[Opening Selected excerpt section]
So I put the basket on the table, and picked up the cat, cooing soft, gentle phrases that would have calmed down one of those dogs that are banned and owned by people with their names tatooed on their foreheads in mirror writing. Cat started to purr, albeit suspiciously. However, as soon as I got him near the door of the basket, his limbs shot so wide that he was clawing at both sides of the room simultaneously. There followed two minutes of what seemed like fighting with an angry furry octopus with more claws than Geronimo's necklace and the temper of Don King with his german helmet caught in his fly.
"Come on, puss, go in"
"Meow"
"Please...ouch"
"Hiss....snarl"
"Get in you fat f**king furry f**ker"
"Meeoooow...growl..."
etc..etc..
[Closing Selected excerpt section]
Apply what you read —
**1)** Answer these questions about the passage on getting a cat into a basket. Give each answer a line and mark it (a), (b), or (c).
(a) Where was the basket put?
(b) How did the cat first respond to being picked up and soothed?
(c) How long did the struggle at the basket door last?
**2)** Rewrite the paragraph of the cat-and-basket passage that starts "So I put the basket on the table" as a shorter paragraph that keeps its main facts.
[Opening Data section section]
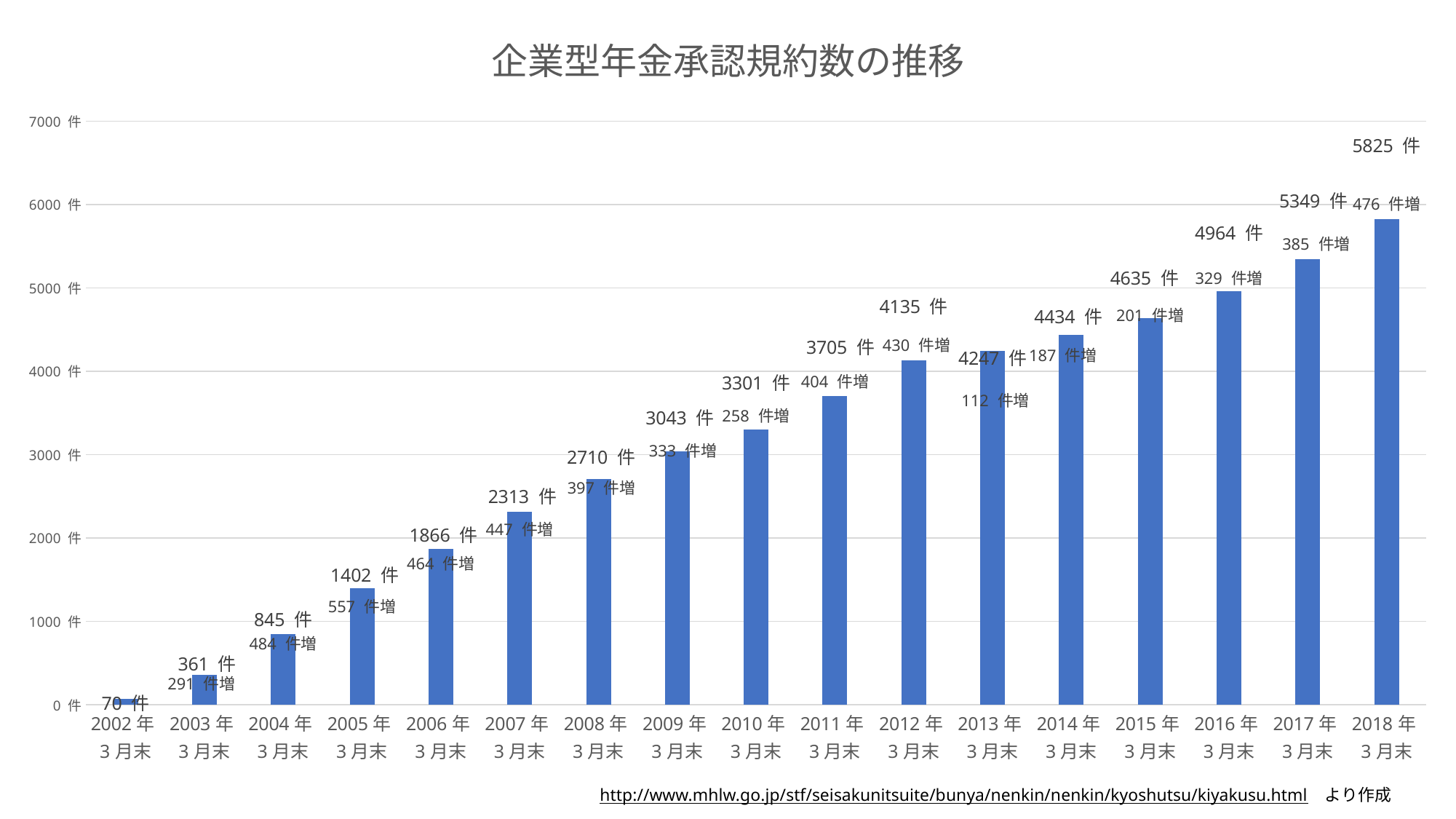
What is the value for 2002年3月末? 70 件 Do the values rise or fall from 2002 to 2018? rise Is the value for 2016年3月末 greater or less than 5000? less Which year has the highest value? 2018年3月末 What kind of chart is this? bar chart How many years (bars) are shown in the chart? 17 Which year has the lowest value? 2002年3月末 What is the difference between the values for 2018年3月末 and 2017年3月末? 476 件 What is the value for 2010年3月末? 3301 件 What is the value for 2018年3月末? 5825 件 Which is larger, the value for 2009年3月末 or 2011年3月末? 2011年3月末 What is the difference between the values for 2013年3月末 and 2012年3月末? 112 件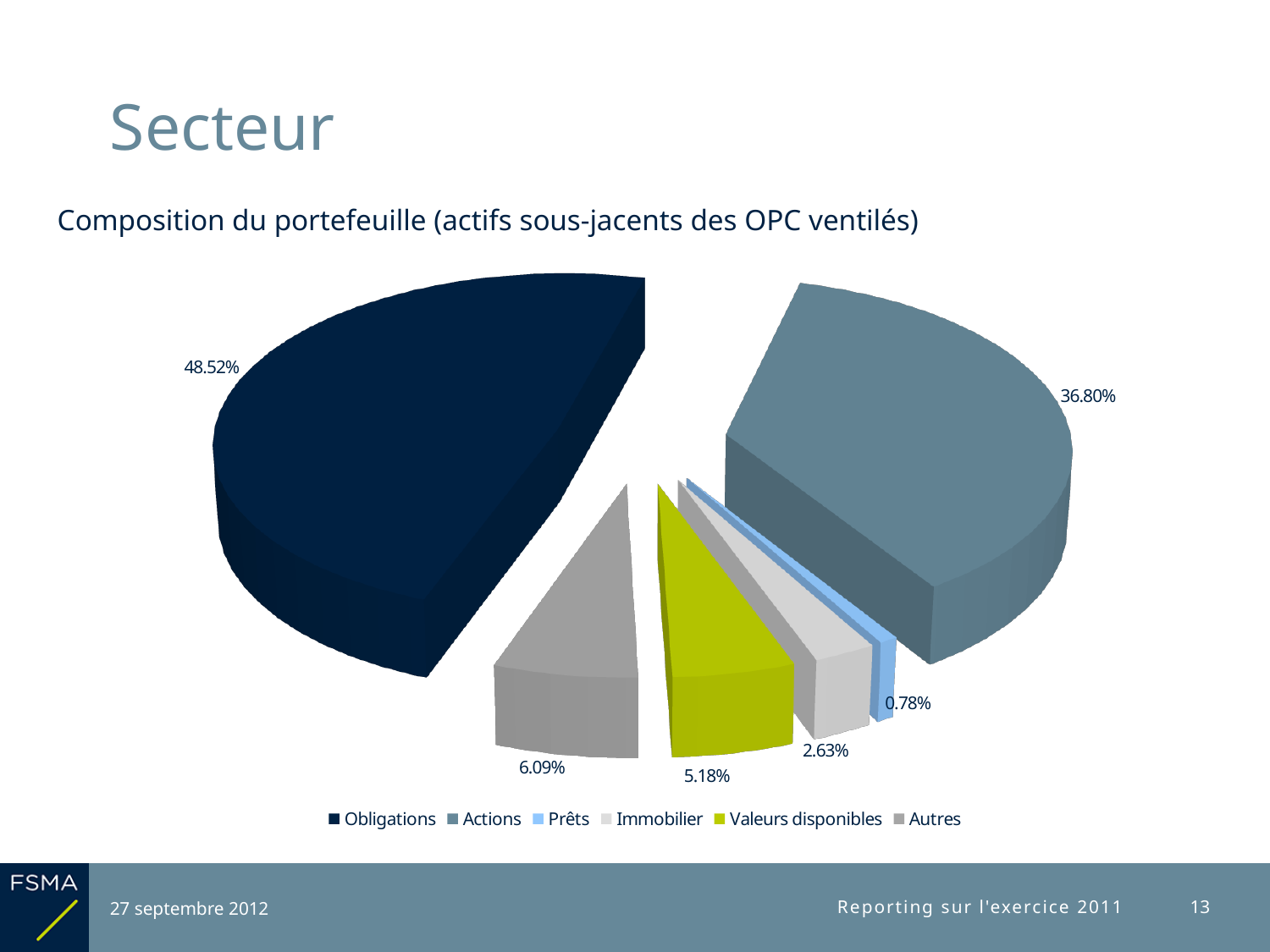
What share of the portfolio is Valeurs disponibles? 5.18% Which category has the largest share of the portfolio? Obligations Which is larger, the share of Autres or the share of Valeurs disponibles? Autres What share of the portfolio is Prêts? 0.78% What kind of chart is shown on the slide? Pie chart How many categories does the legend list? 6 What share of the portfolio is Obligations? 48.52% What share of the portfolio is Actions? 36.80% Which category has the smallest share of the portfolio? Prêts What share of the portfolio is Immobilier? 2.63% What is the difference between the shares of Obligations and Actions? 11.72% What share of the portfolio is Autres? 6.09%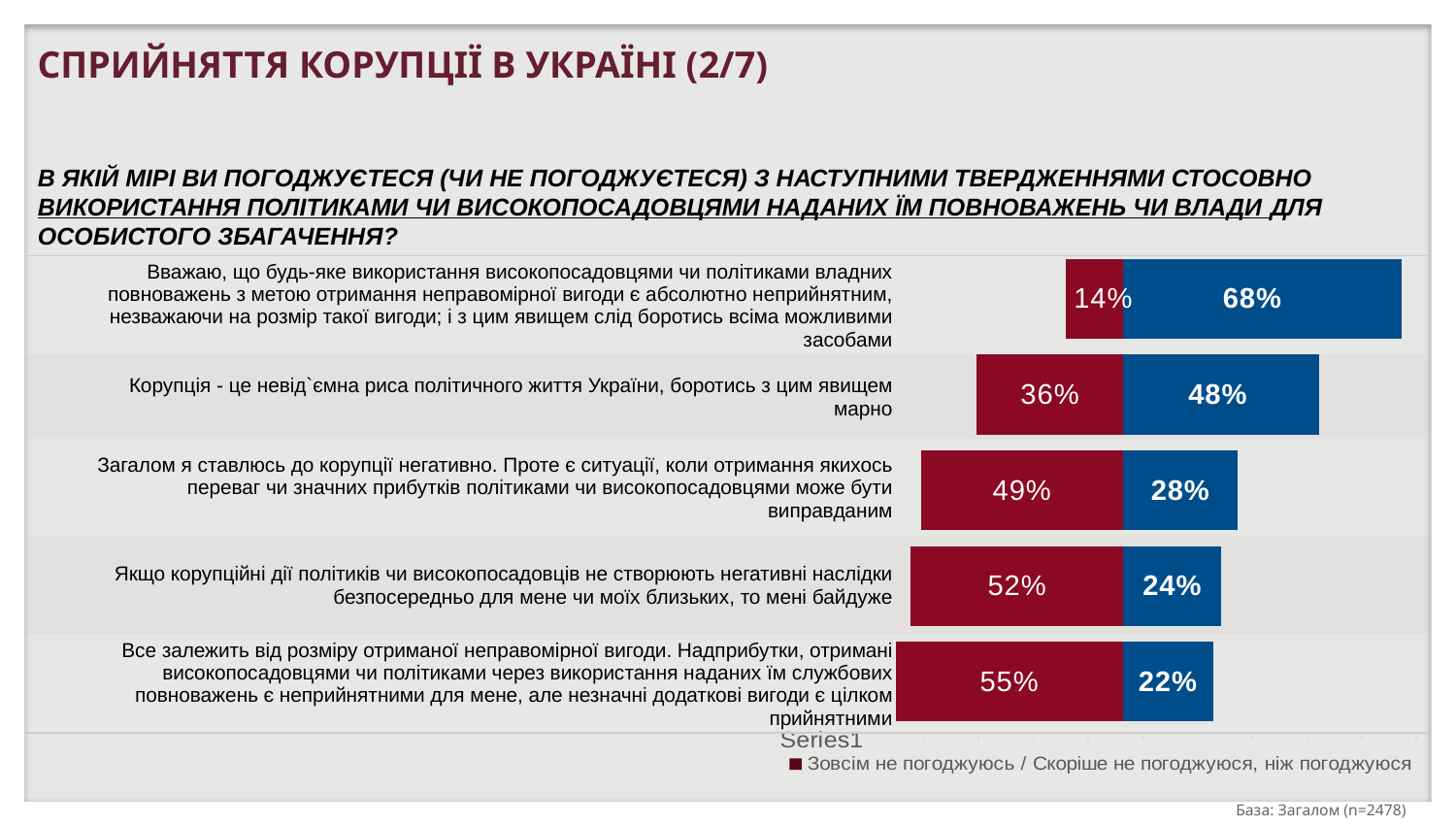
What is the blue (agree) value for the statement that any use of power by officials for improper gain is absolutely unacceptable? 68% What is the total of the red and blue values for the first statement (any use of power for improper gain is absolutely unacceptable)? 82% What kind of chart is shown on the slide? bar chart What is the red (disagree) value for the statement 'Корупція - це невід`ємна риса політичного життя України, боротись з цим явищем марно'? 36% What is the red value for the statement that corruption can sometimes be justified when it brings advantages or significant profits? 49% Which statement has the lowest blue (agree) value? Все залежить від розміру отриманої неправомірної вигоди... (22%) How many statements (categories) are plotted in the chart? 5 What is the difference between the blue and red values for the statement 'Корупція - це невід`ємна риса політичного життя України'? 12% What is the legend label shown for the red series? Зовсім не погоджуюсь / Скоріше не погоджуюся, ніж погоджуюся What is the blue value for the statement 'Якщо корупційні дії політиків чи високопосадовців не створюють негативні наслідки безпосередньо для мене чи моїх близьких, то мені байдуже'? 24% For the statement about corruption being acceptable if it has no negative consequences for me or my relatives, which is larger: the red value or the blue value? the red value (52%) Which statement has the highest red (disagree) value? Все залежить від розміру отриманої неправомірної вигоди... (55%)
[Closing Data section section]
Expected responses —
**1)**
(a) On the table.
(b) It started to purr, although suspiciously.
(c) Two minutes.

**2)** I put the basket on the table, picked up the cat, and soothed him with soft, gentle phrases. He began to purr, although suspiciously. As soon as he came near the basket door, though, his limbs shot out so wide that he clawed at both sides of the room at once. Two minutes of fighting followed, like a struggle with an angry furry octopus with far too many claws.